Add a song to the Claude Radio queue (find-or-fetch, then append). Returns JSON {queued, fetched}.
AI agents use queue_song to create or update resources in GTAV-CLAUDE-MCP — usually the action step of a workflow, after the agent has gathered context. Every call changes real data in your GTAV-CLAUDE-MCP environment.
This tool creates/appends data to a music queue within the game, modifying game state reversibly. It does not execute arbitrary code, delete data, move financial assets, or read sensitive information without modification.
From the tool's definition Tool description states 'Add a song to the Claude Radio queue (find-or-fetch, then append)' - the verb 'Add' and 'append' indicate data modification. Returns {queued, fetched} confirming a write operation.
Attacks that exploit this kind of access
Add a song to the Claude Radio queue (find-or-fetch, then append). Returns JSON {queued, fetched}. It is categorised as a Write tool in the GTAV-CLAUDE-MCP MCP Server, which means it can create or modify data. Consider rate limits to prevent runaway writes.
Register the GTAV-CLAUDE- MCP server in PolicyLayer and add a rule for queue_song: allow, deny, rate-limit, or require approval. Point your MCP client at the PolicyLayer proxy URL and the rule is enforced on every call, before it reaches GTAV-CLAUDE-MCP. Nothing to install.
queue_song is a Write tool with medium risk. Write tools should be rate-limited to prevent accidental bulk modifications.
Yes. Add a rate_limit block to the queue_song rule in your PolicyLayer policy. For example, setting max: 10 and window: 60 limits the tool to 10 calls per minute.
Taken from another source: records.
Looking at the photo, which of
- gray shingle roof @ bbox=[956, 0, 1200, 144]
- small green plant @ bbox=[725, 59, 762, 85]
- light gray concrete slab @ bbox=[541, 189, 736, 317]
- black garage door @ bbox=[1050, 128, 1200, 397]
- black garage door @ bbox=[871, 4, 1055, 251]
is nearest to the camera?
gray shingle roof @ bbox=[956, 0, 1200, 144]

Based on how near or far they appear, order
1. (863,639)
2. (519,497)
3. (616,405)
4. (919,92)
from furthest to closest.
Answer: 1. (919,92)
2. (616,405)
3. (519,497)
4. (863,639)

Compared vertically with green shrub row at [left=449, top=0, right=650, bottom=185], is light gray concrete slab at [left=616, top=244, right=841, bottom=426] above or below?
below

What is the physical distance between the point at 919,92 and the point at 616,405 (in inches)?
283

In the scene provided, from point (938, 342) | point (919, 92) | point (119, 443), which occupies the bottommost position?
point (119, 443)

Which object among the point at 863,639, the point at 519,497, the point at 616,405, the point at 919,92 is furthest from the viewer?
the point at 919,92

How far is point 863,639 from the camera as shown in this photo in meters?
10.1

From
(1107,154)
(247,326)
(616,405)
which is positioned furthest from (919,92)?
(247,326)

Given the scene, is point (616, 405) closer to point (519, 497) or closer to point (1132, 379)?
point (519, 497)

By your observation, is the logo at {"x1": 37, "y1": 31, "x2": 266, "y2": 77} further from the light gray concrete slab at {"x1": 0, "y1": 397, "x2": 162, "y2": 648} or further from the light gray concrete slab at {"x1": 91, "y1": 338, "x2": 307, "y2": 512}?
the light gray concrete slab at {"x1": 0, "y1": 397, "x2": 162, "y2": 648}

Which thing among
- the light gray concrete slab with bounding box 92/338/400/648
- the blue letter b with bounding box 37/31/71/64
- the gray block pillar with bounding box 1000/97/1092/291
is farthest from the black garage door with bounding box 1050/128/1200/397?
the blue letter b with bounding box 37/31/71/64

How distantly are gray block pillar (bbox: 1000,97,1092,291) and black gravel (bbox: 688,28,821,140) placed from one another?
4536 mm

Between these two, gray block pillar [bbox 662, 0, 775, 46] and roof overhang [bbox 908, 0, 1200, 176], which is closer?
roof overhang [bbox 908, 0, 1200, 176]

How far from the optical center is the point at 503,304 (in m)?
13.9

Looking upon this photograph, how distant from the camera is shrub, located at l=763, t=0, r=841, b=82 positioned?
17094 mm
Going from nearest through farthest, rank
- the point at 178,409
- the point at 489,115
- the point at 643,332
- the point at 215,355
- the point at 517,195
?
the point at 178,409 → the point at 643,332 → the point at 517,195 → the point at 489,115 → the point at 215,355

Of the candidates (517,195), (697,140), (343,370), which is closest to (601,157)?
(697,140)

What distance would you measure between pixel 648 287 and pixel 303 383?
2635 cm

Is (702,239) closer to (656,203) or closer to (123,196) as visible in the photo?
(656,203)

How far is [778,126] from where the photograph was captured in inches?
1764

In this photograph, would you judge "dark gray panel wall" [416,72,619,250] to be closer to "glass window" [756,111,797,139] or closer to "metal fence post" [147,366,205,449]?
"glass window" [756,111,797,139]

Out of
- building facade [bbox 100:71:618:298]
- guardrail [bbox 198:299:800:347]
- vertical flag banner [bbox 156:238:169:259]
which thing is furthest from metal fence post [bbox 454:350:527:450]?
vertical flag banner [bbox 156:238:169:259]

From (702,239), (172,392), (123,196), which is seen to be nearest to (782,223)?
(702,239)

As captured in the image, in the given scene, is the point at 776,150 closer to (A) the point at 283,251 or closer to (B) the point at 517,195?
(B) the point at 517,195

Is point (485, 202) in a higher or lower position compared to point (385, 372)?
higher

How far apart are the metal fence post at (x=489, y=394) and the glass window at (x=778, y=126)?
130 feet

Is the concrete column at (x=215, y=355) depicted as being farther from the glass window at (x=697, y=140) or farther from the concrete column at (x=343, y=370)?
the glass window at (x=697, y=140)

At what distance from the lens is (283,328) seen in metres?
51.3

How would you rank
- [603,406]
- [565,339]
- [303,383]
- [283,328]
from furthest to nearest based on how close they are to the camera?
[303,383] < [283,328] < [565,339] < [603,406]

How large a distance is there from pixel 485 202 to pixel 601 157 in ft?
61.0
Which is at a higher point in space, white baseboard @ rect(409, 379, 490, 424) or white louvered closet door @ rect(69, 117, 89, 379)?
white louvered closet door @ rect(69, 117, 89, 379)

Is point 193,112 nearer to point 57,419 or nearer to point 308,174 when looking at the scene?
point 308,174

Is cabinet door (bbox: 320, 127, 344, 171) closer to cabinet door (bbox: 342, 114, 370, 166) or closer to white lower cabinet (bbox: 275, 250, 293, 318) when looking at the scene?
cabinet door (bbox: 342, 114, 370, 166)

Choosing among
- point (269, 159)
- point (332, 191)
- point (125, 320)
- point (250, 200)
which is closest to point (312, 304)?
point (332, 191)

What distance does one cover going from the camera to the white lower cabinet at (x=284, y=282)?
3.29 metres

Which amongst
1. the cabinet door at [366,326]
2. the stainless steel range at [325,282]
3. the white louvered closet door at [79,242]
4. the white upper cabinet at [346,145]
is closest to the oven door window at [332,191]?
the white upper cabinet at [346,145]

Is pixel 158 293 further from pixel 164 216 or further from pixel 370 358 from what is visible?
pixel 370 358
Rate limits are tracked per agent session and reset automatically.
Set action: deny in the PolicyLayer policy for queue_song. The AI agent will receive a policy violation error and cannot call the tool. You can also include a reason field to explain why the tool is blocked.
queue_song is provided by the GTAV-CLAUDE- MCP server (tabbedscamper/gtav-claude-mcp). PolicyLayer sits as a proxy in front of this server to enforce policies before tool calls reach the server.
Every MCP server has a record like this.
Type a name, get the same breakdown: verified identity, auth posture, risk grade, capabilities, recommended policy.